### WRITTEN EXERCISE
Reproduce word for word the part of the records that opens with the line containing "From the selection" and runs through the end of the records, including both ends.

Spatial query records
..........

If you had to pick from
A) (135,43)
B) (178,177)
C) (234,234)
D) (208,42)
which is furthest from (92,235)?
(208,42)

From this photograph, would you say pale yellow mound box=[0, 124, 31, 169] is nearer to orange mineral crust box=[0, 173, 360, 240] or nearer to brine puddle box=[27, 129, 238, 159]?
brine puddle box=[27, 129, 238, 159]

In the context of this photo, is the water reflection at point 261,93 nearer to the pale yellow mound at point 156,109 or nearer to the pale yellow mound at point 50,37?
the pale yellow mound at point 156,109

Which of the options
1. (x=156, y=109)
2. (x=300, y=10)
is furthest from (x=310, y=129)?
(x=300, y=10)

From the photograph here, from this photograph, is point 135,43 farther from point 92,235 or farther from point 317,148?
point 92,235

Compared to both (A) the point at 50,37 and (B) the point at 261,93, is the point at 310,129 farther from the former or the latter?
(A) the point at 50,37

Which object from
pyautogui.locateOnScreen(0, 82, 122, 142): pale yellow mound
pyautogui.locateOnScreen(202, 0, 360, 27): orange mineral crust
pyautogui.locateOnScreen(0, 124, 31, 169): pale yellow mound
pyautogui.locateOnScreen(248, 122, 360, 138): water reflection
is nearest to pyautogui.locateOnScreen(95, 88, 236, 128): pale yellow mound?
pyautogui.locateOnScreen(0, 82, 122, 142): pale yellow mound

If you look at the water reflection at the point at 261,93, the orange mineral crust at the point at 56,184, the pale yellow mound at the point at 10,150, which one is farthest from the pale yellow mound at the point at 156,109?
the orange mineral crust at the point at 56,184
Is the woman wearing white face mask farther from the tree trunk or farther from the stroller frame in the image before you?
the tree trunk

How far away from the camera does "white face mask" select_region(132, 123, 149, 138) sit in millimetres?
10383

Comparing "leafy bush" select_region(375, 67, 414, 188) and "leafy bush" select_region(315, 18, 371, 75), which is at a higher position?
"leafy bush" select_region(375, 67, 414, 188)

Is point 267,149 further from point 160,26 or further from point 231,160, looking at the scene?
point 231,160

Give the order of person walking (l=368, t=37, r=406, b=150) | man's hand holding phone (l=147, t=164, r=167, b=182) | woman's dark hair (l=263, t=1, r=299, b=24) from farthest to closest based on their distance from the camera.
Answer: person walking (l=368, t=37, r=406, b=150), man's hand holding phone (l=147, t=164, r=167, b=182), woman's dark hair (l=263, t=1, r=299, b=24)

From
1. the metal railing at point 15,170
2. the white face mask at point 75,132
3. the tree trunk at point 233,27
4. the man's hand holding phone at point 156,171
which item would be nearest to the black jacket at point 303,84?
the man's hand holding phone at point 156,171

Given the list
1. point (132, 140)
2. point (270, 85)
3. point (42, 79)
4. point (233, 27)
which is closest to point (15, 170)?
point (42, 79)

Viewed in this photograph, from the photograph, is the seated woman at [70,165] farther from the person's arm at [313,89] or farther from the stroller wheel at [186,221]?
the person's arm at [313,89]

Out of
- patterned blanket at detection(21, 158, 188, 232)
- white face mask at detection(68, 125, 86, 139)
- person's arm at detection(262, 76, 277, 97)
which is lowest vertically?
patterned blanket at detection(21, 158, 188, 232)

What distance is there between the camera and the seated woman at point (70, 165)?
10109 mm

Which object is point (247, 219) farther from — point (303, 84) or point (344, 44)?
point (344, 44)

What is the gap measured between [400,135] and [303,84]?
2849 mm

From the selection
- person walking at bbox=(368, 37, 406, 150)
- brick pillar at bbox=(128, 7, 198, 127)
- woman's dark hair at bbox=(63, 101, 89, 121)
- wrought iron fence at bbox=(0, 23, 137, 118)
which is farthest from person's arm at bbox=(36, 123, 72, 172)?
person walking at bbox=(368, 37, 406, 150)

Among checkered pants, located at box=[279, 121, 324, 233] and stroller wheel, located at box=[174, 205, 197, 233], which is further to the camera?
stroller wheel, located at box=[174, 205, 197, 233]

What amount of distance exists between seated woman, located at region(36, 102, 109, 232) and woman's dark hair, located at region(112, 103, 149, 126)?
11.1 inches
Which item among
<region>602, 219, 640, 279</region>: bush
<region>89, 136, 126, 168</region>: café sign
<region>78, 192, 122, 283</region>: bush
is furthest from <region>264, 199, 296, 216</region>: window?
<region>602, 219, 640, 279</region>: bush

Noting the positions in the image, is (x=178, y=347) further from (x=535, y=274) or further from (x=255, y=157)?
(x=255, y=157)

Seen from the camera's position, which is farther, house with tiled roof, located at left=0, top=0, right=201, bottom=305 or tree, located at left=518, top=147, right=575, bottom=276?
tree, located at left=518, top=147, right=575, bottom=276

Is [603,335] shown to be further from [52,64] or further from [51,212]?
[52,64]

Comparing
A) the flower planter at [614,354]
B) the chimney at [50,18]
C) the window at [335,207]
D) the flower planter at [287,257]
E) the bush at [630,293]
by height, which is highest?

..........

### FINISHED ANSWER
From the selection
- person walking at bbox=(368, 37, 406, 150)
- brick pillar at bbox=(128, 7, 198, 127)
- woman's dark hair at bbox=(63, 101, 89, 121)
- wrought iron fence at bbox=(0, 23, 137, 118)
which is farthest from person's arm at bbox=(36, 123, 72, 172)?
person walking at bbox=(368, 37, 406, 150)

Among checkered pants, located at box=[279, 121, 324, 233] and stroller wheel, located at box=[174, 205, 197, 233], which is further to the camera?
stroller wheel, located at box=[174, 205, 197, 233]

What amount of distance exists between seated woman, located at region(36, 102, 109, 232) and woman's dark hair, located at region(112, 103, 149, 126)?
11.1 inches
Which item among
<region>602, 219, 640, 279</region>: bush
<region>89, 136, 126, 168</region>: café sign
<region>78, 192, 122, 283</region>: bush
is furthest from <region>264, 199, 296, 216</region>: window?
<region>602, 219, 640, 279</region>: bush

Noting the positions in the image, is (x=178, y=347) further from (x=535, y=274) or further from (x=255, y=157)?
(x=255, y=157)

Seen from the camera's position, which is farther, house with tiled roof, located at left=0, top=0, right=201, bottom=305 or tree, located at left=518, top=147, right=575, bottom=276?
tree, located at left=518, top=147, right=575, bottom=276

Is [603,335] shown to be further from [52,64] or further from [51,212]?
[52,64]

Comparing
A) the flower planter at [614,354]
B) the chimney at [50,18]
C) the window at [335,207]
D) the flower planter at [287,257]
E) the bush at [630,293]
by height, which is highest?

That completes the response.